[Page excerpt]:
%%

Wishing you a wonderful month,   
Hugs,
Sharon. xx


Monday, 5 February 2018

My Perfect Valentine's




                                          It's all about the love: and the pictures to prove it!



ONE OF MY favourite moments in Miss Congeniality (you know the one: Sandra Bullock, Michael Caine, American cop goes undercover in beauty pageant) is when fellow contestant, Miss Rhode Island, is asked to describe her perfect date.

"That's a tough one. I'd have to say April 25th, because it's not too hot, not too cold. All you need is a light jacket," replies the guileless 21 year old.

St Valentine's Day is almost upon us. In Ireland, we will buy millions of cards and flowers, scoff copious amounts of chocolate, and fill restaurants all over the country, on a cold night in mid-February. 

I have reached a stage where I wouldn't eat in a restaurant on Valentine's Day, if somebody offered me a free meal. The reasons are not what you might think. OK, so, they are what you might think. But consider the following:

1. Do restaurants serve special 'Valentine meals' and hike up their prices accordingly? Tick. 
2. Are they full of young couples, many on first dates, who are determined not to be alone on what we insist is the most romantic day of the year? Tick.
3. Will you be bombarded by flower sellers coming in to flog wilting roses?
Tick.
4. Do you risk witnessing cringe-worthy, exhibitionist marriage proposals? Tick. Tick.

Despite the cynical tone (I know, I know), I don't mind any of the above. On any other day of the year. But on Valentine's Day, we all have to pretend.
It's like any occasion where we're forced to conform and behave a certain way.

Take Christmas. Are you gathered around the table/fire/box of Quality Street* with your family? Is everyone smiling and joking and reminiscing about Christmases of yore? Well, why the hell not? What's wrong with you?

%%

[Directions]:
A - Translate this sentence from the Valentine's Day post into Spanish: "St Valentine's Day is almost upon us."
B - Reproduce the Valentine's Day post word for word from "I have reached" up to and including "the year? Tick.".
The listing has no part in any of this.

[Extracted entries]:
%%

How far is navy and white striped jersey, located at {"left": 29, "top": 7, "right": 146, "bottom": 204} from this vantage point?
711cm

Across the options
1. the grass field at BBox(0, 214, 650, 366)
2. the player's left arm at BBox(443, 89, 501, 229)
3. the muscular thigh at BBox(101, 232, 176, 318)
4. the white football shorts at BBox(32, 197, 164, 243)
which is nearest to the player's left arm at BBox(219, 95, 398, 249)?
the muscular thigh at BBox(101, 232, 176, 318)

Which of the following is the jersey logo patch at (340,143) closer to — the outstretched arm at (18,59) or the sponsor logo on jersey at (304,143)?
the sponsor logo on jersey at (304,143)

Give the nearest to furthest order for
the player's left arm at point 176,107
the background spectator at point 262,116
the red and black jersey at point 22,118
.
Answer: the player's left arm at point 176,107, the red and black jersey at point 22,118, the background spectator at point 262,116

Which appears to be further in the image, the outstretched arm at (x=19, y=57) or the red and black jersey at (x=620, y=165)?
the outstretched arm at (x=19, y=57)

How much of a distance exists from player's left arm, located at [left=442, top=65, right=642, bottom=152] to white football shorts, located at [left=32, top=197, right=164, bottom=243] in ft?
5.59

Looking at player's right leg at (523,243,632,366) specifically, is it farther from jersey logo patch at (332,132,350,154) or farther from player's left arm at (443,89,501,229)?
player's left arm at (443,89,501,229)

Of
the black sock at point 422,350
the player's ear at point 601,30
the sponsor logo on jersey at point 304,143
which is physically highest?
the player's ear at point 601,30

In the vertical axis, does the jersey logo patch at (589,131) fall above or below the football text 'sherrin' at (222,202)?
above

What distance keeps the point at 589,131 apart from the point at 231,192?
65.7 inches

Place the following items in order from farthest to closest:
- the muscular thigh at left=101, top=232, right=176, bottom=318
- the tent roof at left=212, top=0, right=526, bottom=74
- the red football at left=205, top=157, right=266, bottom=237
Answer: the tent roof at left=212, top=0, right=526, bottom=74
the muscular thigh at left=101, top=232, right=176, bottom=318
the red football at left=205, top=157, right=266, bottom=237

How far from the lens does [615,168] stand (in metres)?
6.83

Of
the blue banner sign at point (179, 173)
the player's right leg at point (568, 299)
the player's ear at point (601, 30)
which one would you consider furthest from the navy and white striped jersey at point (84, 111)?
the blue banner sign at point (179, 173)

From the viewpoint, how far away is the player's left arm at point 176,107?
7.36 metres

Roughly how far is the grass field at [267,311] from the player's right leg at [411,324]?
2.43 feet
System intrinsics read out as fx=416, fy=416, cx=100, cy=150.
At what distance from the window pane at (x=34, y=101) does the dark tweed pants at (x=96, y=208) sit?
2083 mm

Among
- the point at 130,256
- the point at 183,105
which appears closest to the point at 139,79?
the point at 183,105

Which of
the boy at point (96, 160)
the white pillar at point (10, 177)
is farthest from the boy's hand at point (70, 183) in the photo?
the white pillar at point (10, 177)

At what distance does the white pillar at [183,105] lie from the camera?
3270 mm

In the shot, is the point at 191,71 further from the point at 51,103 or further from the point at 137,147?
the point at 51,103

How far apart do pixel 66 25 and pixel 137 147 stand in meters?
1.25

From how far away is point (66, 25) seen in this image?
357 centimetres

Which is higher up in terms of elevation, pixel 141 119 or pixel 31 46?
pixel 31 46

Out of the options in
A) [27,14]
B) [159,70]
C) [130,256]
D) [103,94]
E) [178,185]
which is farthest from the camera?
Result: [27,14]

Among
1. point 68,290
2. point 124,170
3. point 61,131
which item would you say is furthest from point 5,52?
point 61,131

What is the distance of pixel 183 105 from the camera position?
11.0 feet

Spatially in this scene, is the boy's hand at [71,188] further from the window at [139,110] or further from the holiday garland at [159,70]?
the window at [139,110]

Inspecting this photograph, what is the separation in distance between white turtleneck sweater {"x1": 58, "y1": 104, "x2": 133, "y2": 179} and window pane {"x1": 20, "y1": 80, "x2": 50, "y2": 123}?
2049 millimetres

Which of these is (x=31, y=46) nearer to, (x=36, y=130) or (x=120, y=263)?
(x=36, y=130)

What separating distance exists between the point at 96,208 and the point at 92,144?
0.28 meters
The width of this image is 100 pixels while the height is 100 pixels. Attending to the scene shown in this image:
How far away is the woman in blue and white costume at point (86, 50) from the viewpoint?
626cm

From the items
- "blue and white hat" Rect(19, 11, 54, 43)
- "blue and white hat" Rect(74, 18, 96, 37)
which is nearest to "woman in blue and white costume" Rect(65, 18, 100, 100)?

%%

[Solutions to the tasks]:
A - El Día de San Valentín ya casi está aquí.

B -
I have reached a stage where I wouldn't eat in a restaurant on Valentine's Day, if somebody offered me a free meal. The reasons are not what you might think. OK, so, they are what you might think. But consider the following:

1. Do restaurants serve special 'Valentine meals' and hike up their prices accordingly? Tick. 
2. Are they full of young couples, many on first dates, who are determined not to be alone on what we insist is the most romantic day of the year? Tick.